In April, Governor Ron DeSantis signed legislation in Florida limiting instruction that he believes constitutes “woke” ideology, specifically Critical Race Theory. Evangelicals comprise 24% of the state in which DeSantis won his November gubernatorial bid for reelection handily.

How has the prophetic voice of evangelicalism responded to the nationwide debate over CRT? Largely with calls for panic.

Upon the release of his book Fault Lines: The Social Movement and Evangelicalism’s Looming Catastrophe, Voddie Baucham has been working tirelessly to stoke fears against CRT.

Even after compelling evidence came to light suggesting he may have intentionally misattributed quotes and plagiarized portions of his writing, Baucham remains a crowd favorite among conservative Christians.

Much more could be said about the state of the church, including promotion of Christian nationalism, brandishing the Great Replacement Theory or demonization of Brittney Griner. But perhaps I’m being too harsh.

As we evaluate the response of the white evangelical congregations in our local communities, do we see a sustained call for lament of, and repentance from, the ways that marginalized groups have been overlooked?

Have the friends and relatives that caused so much strain in our relationships by embracing immorality to preserve their privilege and status come to their senses? Or have they doubled down on their commitments for the sake of political power?

The evidence is overwhelming: the body of Christ is not functioning as it should.

The evangelical church knows how to organize and speak into matters that are political, controversial and of cultural importance when it wants to. But in matters that are so significant to minorities and our allies, they have chosen silence. Or, in some cases, they have taken the most offensive position possible. In doing so, they have also communicated how they value us.

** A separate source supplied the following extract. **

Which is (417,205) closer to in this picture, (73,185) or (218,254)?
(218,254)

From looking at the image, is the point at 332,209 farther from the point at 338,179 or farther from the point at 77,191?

It is important to view this reality as an intentional decision. As such, we cannot function as a united body. Our circumstances have created irreconcilable differences that have destroyed the legitimate ends of the relationship with no reasonable expectation of reconciliation.

The time for lunch meetings, coffees and “conversations” with an endless stream of believers who just can’t seem to be convinced to take the leap into love of God and neighbor without caveat has long passed.

As author Jenai Auman tells us, “Sometimes faith looks like walking away.” So, it’s time to move on. It is simply too late build bridges.

Our energies – our ministries – are best utilized in gathering those sheep who have been scattered without a shepherd and charting a path together toward healing and a robust understanding of Jesus, who identifies with the meek, lowly, downtrodden and oppressed.

The path ahead is clearly marked. We must turn and lead in hopes that evangelicals will one day follow.